_Work item:_ Where a line of the entries holds the string "burst", copy that line.

_Records for this exercise:_

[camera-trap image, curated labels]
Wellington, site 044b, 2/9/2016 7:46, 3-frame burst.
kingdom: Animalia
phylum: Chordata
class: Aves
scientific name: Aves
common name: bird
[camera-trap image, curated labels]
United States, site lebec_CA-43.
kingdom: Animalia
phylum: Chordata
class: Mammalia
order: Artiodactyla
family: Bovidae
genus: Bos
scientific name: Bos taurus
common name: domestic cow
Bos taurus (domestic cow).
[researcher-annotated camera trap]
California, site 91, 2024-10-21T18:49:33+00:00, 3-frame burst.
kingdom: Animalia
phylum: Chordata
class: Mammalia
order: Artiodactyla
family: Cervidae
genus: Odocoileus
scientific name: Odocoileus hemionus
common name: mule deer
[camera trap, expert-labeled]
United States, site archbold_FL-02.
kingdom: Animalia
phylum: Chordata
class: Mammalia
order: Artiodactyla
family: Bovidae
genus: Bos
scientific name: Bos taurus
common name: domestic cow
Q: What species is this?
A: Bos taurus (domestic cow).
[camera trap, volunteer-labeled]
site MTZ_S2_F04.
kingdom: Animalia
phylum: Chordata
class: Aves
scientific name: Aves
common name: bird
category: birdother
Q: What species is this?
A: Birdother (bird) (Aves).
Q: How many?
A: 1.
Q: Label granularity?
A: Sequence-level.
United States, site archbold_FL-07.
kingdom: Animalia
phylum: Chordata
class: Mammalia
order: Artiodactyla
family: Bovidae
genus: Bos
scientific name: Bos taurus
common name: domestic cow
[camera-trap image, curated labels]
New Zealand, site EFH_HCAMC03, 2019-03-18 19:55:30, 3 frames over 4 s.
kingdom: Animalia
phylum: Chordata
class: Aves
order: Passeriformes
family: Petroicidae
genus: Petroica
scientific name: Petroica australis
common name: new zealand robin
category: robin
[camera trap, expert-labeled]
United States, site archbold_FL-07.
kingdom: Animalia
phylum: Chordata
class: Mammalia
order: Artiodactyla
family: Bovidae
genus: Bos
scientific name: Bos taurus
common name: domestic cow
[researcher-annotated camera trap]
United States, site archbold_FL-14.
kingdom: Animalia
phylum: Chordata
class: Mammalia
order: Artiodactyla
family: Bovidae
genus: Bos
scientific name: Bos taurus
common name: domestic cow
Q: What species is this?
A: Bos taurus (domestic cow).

_Written solution:_
Wellington, site 044b, 2/9/2016 7:46, 3-frame burst.
California, site 91, 2024-10-21T18:49:33+00:00, 3-frame burst.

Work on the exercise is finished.